Daten zu räumlichen Beziehungen:
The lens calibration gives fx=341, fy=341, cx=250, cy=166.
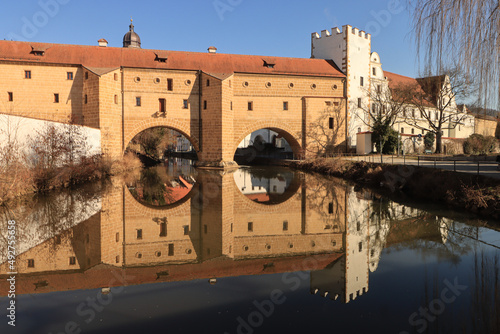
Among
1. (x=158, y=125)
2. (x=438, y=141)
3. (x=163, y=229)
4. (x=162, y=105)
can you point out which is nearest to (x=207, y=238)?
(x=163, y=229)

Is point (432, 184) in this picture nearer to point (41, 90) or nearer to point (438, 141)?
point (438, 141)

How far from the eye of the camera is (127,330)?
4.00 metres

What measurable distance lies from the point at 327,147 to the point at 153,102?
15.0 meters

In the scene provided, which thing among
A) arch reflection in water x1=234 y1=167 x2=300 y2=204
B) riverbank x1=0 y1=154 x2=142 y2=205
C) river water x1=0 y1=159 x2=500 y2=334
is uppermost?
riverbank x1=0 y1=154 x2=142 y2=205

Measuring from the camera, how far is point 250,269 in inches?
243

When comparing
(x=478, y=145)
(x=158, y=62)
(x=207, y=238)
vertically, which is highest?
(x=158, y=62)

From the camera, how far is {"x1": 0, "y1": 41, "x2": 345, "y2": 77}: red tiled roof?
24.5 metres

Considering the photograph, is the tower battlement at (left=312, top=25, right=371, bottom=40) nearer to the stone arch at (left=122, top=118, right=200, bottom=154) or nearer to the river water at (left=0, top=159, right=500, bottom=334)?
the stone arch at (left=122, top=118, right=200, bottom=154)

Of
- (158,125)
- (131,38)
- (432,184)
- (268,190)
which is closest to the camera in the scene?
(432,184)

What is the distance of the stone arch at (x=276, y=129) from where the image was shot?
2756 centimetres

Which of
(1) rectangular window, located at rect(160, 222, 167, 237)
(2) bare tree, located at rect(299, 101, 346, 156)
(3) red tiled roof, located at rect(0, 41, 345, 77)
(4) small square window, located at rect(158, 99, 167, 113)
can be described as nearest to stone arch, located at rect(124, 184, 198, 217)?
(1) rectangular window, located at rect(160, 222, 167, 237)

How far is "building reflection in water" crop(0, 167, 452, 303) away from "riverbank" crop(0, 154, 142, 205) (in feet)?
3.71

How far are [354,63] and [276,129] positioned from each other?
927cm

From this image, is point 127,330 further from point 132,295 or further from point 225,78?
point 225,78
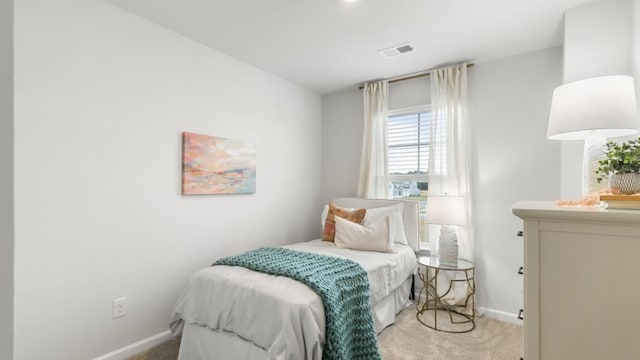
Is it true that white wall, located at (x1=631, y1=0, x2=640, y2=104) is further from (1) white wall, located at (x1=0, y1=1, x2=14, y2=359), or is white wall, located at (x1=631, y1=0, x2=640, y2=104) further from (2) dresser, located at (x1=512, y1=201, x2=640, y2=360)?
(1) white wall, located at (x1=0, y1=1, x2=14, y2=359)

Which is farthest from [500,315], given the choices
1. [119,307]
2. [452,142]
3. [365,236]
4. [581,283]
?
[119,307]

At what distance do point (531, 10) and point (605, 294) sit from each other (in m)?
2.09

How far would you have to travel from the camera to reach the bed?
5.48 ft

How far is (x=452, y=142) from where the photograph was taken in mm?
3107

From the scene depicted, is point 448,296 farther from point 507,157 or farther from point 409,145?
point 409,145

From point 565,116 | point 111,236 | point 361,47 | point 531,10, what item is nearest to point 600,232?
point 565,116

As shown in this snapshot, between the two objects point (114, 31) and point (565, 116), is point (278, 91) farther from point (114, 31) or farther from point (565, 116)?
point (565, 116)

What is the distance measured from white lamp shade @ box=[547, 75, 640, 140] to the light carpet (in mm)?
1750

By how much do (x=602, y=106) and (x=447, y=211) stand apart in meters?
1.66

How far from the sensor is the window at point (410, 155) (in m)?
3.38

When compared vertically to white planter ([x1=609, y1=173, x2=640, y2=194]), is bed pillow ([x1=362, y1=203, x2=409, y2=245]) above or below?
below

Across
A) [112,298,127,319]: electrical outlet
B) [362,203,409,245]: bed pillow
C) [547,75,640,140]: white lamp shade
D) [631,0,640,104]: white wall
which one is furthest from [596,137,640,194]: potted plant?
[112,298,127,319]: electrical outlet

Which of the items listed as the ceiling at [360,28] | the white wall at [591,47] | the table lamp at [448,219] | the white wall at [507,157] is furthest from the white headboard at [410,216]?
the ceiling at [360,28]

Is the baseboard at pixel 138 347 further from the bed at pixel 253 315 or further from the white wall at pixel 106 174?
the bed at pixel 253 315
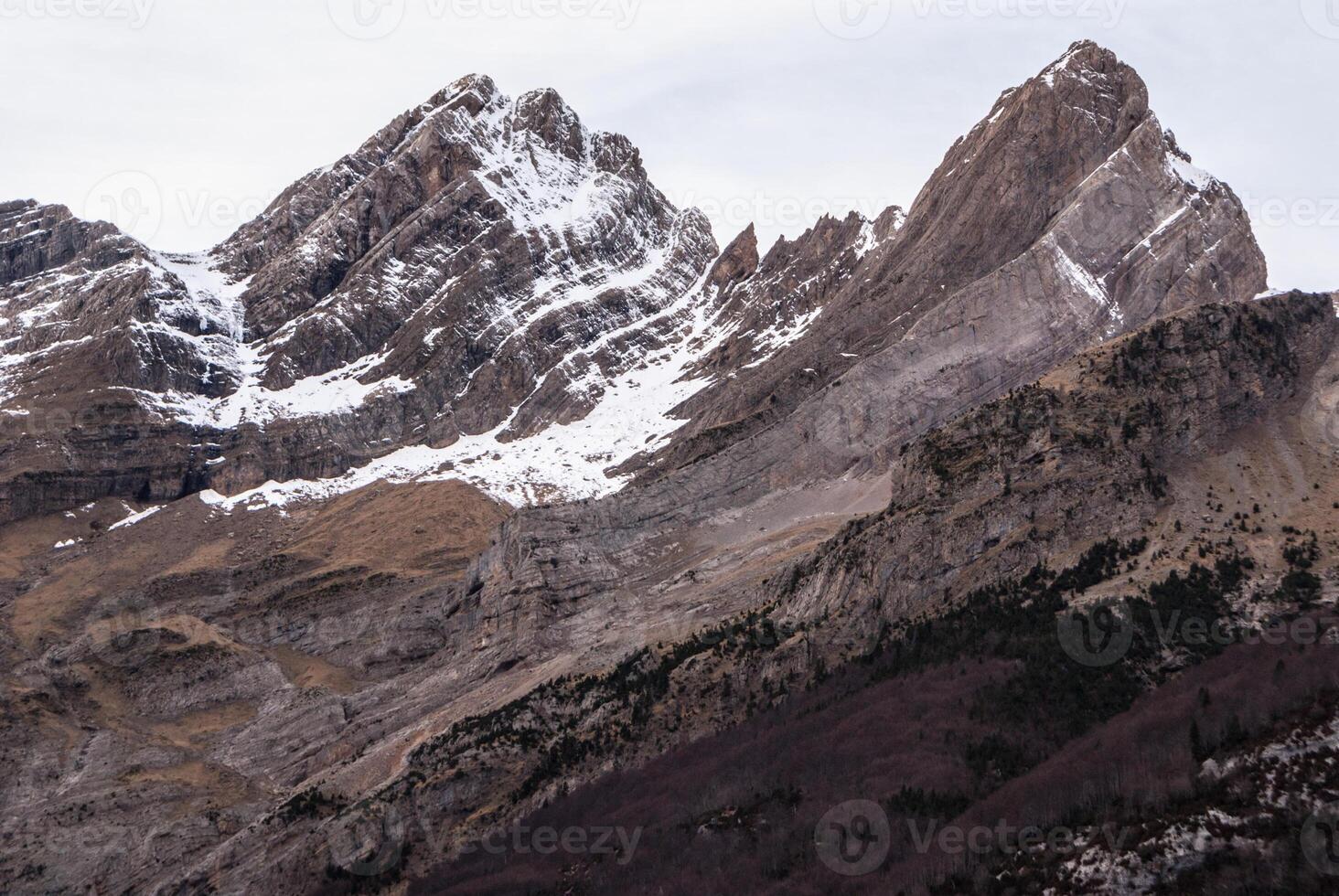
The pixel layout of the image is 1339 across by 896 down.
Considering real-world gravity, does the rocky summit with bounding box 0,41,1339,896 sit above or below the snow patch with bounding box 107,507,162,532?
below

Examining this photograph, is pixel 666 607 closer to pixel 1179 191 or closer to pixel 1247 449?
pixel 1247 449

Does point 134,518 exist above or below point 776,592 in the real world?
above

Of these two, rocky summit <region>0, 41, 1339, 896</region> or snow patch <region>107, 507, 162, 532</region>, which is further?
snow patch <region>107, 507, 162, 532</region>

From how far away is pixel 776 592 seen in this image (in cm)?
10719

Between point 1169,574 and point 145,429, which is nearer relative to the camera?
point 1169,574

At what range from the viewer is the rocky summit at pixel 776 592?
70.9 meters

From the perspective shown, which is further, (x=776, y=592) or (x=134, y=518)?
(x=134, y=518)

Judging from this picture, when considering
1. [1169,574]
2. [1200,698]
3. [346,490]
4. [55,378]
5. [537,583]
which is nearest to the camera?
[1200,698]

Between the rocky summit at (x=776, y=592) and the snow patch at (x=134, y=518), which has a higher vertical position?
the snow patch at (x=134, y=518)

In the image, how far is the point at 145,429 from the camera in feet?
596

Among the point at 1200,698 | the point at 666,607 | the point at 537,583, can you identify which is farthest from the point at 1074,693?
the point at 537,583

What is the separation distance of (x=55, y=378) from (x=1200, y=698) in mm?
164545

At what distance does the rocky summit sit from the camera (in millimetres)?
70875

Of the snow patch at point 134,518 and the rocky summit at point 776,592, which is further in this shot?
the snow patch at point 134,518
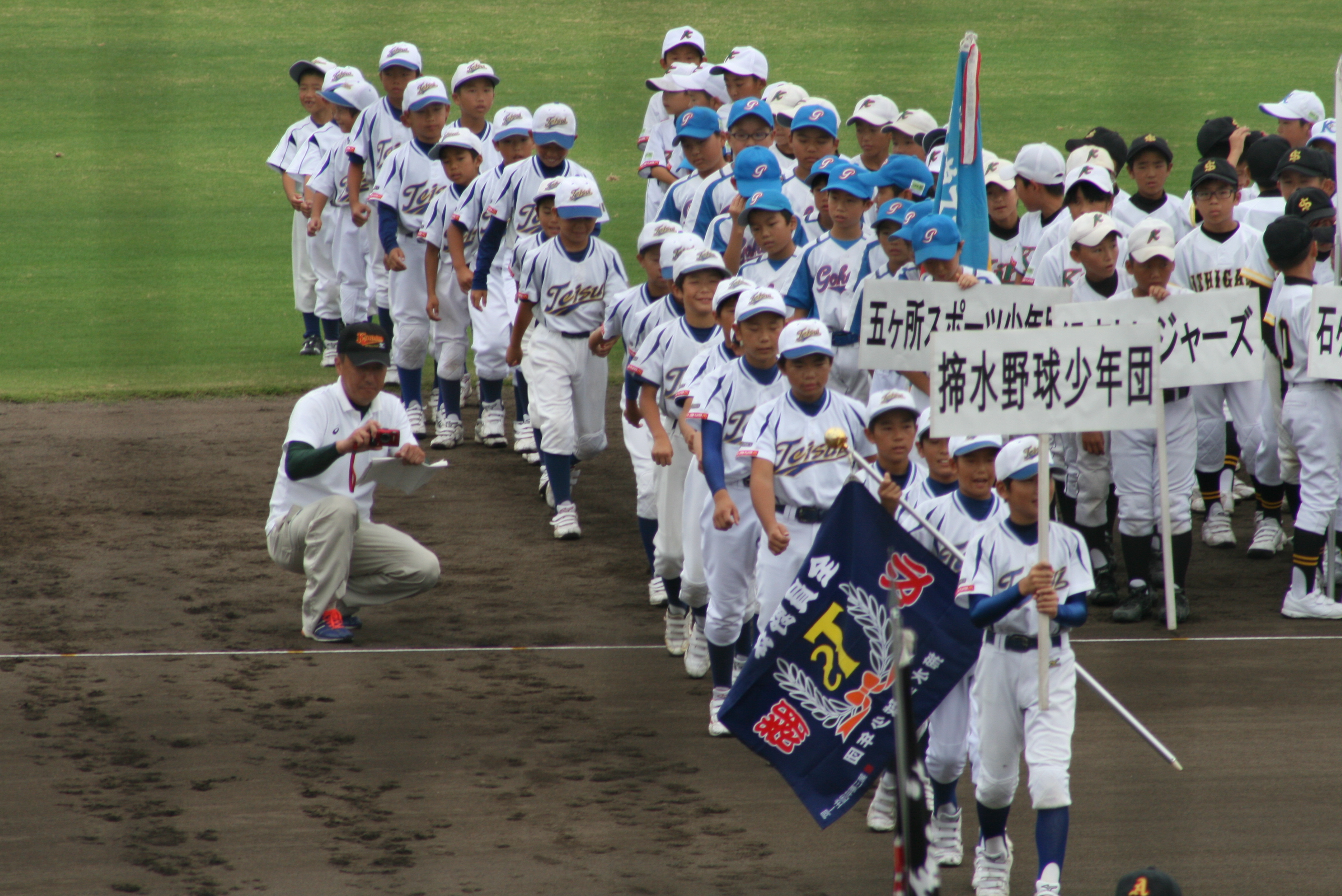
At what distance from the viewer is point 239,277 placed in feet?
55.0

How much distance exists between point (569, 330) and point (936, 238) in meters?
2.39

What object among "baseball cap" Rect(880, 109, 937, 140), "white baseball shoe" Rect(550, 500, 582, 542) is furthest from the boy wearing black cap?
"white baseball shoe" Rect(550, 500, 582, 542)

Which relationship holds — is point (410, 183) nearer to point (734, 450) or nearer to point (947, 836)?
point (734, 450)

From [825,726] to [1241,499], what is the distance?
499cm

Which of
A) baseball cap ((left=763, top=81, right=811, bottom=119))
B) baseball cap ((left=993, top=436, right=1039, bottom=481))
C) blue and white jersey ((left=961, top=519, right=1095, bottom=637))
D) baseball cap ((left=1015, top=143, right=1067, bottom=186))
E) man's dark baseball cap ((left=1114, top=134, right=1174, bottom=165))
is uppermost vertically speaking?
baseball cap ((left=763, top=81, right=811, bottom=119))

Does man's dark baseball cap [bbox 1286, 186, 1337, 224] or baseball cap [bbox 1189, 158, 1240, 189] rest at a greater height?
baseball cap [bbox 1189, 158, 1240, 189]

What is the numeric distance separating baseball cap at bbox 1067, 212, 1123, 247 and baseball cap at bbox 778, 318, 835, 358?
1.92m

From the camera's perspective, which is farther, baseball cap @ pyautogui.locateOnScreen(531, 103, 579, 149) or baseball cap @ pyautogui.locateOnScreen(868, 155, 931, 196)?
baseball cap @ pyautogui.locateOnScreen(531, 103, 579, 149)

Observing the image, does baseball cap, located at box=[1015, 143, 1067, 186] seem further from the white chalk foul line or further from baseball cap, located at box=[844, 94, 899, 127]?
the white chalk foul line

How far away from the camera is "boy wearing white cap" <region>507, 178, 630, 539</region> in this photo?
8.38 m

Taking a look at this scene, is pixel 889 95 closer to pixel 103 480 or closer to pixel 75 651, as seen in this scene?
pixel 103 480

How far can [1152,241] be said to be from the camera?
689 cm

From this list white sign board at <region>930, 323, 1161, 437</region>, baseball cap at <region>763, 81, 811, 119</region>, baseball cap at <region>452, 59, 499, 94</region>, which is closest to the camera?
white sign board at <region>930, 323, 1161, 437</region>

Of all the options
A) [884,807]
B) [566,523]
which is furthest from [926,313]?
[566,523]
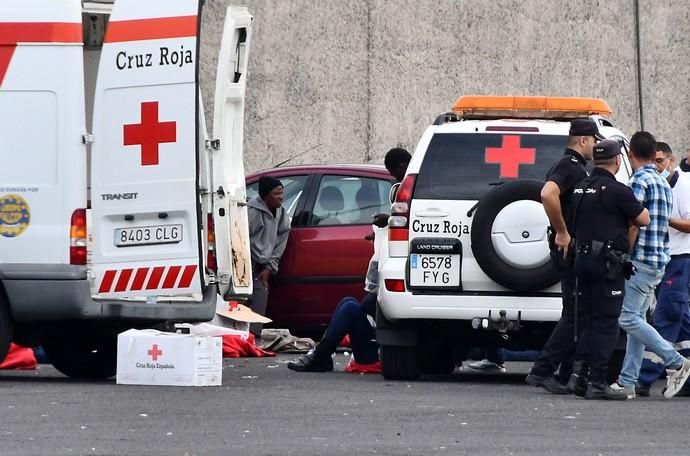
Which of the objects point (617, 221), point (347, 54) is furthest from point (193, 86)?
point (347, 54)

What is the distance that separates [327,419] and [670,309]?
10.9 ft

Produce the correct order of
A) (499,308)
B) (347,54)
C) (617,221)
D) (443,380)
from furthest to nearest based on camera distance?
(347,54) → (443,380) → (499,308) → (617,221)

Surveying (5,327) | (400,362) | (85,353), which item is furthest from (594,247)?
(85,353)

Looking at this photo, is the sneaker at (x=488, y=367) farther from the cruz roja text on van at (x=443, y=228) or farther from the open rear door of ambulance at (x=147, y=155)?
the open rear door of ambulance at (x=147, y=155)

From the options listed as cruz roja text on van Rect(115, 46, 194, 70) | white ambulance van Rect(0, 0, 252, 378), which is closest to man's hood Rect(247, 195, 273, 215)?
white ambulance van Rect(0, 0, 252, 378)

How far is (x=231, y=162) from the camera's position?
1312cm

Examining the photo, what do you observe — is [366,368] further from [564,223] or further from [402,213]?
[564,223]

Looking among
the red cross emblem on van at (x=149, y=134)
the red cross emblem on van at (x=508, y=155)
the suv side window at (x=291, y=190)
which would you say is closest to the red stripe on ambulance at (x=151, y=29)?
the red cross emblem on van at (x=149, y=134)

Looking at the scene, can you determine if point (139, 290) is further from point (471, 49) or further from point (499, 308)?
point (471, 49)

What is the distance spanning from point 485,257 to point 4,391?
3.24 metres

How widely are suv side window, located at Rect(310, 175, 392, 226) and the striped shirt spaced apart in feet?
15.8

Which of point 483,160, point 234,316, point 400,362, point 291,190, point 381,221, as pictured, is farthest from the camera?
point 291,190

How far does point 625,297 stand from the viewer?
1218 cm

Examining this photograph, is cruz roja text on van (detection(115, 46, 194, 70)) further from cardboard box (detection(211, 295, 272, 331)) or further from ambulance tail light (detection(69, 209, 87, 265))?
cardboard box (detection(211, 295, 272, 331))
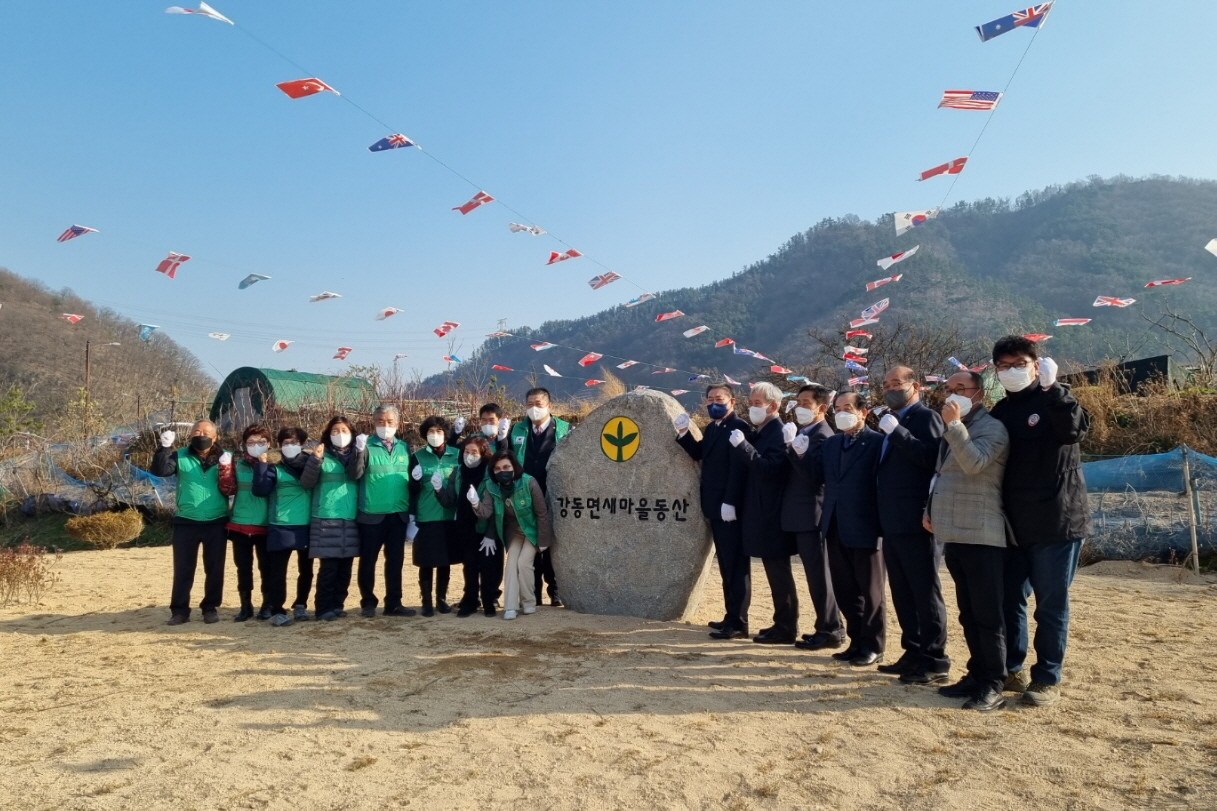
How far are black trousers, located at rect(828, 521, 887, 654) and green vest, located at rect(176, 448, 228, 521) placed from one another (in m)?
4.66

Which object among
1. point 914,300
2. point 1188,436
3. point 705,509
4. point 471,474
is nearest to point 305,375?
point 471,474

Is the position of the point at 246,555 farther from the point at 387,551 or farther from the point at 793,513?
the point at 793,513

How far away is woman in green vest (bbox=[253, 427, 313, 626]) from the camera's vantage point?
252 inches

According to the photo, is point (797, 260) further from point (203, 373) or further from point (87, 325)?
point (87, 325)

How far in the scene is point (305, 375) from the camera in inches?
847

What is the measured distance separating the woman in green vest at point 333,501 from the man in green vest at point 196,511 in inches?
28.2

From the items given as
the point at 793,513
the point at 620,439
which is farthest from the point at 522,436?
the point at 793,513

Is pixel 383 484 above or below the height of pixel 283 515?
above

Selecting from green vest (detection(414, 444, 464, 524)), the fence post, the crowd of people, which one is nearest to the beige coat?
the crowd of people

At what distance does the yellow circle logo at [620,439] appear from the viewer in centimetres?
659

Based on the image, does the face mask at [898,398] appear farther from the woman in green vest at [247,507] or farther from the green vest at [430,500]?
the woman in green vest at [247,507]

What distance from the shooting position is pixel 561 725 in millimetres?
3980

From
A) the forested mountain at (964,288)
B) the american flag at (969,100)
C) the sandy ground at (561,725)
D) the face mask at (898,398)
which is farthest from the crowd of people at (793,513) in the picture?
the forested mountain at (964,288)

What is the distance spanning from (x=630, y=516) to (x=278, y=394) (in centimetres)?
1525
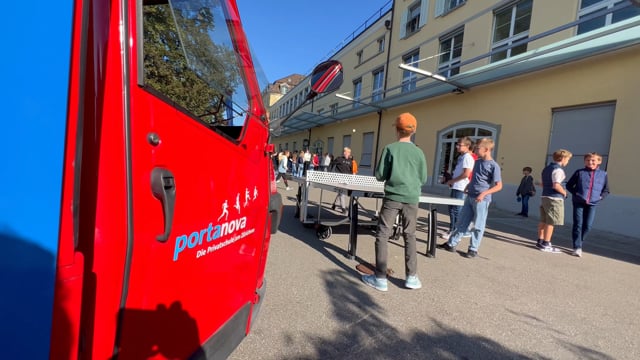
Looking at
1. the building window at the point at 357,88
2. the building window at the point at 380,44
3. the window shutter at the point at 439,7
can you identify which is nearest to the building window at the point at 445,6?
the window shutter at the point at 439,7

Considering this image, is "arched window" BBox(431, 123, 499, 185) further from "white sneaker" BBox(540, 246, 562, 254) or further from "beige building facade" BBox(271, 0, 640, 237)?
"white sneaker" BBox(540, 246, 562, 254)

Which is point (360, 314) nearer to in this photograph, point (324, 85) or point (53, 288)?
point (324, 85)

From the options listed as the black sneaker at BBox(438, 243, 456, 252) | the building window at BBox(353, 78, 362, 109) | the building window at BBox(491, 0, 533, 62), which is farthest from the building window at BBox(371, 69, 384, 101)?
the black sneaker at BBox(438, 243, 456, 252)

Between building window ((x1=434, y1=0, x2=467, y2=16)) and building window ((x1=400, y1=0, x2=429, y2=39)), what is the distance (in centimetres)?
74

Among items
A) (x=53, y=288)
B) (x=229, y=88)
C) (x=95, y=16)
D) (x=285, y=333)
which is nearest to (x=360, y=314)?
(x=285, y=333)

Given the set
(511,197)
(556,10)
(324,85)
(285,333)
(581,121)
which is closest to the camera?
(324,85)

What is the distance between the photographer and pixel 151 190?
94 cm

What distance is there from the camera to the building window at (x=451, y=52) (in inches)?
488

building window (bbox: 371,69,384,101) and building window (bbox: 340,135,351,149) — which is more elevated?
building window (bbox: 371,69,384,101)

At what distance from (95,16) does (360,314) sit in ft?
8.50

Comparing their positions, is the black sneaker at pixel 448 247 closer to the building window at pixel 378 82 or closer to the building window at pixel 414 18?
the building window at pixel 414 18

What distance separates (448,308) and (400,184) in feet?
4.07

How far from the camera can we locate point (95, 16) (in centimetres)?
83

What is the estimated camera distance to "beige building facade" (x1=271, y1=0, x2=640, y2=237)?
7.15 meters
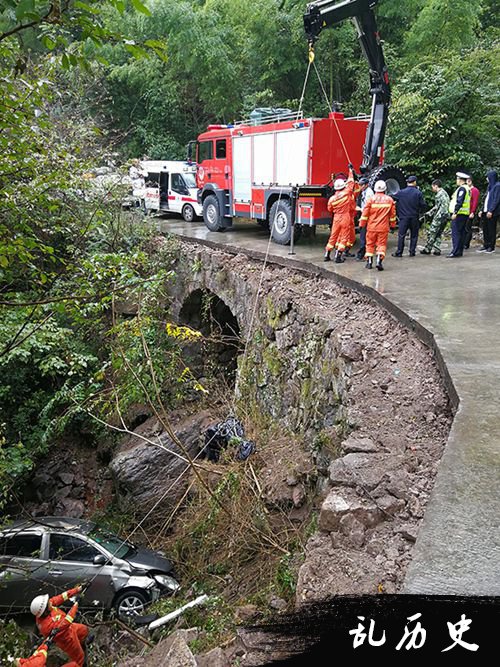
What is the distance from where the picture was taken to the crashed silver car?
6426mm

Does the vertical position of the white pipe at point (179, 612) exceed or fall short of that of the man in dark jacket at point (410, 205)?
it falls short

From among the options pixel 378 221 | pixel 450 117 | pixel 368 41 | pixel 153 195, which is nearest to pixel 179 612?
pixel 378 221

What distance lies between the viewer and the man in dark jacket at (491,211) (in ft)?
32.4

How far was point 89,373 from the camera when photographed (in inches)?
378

## AUFGABENSTELLUNG
Benenne in den Datensätzen vom Anfang bis einschließlich der Zeile mit „15.0 meters“ den Ausdruck „eye of the camera“ in „camera lens“ um und gib diese Zeilen sonst unverändert und ohne die Bilder wieder.

## ANTWORT
The lens calibration gives fx=341, fy=341, cx=250, cy=166.
Among
1. (x=158, y=125)
2. (x=438, y=141)
3. (x=163, y=229)
4. (x=162, y=105)
can you point out which is nearest to (x=207, y=238)?
(x=163, y=229)

Is point (432, 184) in this picture nearer to point (41, 90) or nearer to point (438, 141)?
point (438, 141)

How far from the camera lens is (127,330)?
4.00 metres

What measurable distance lies from the point at 327,147 to the point at 153,102?
15.0 meters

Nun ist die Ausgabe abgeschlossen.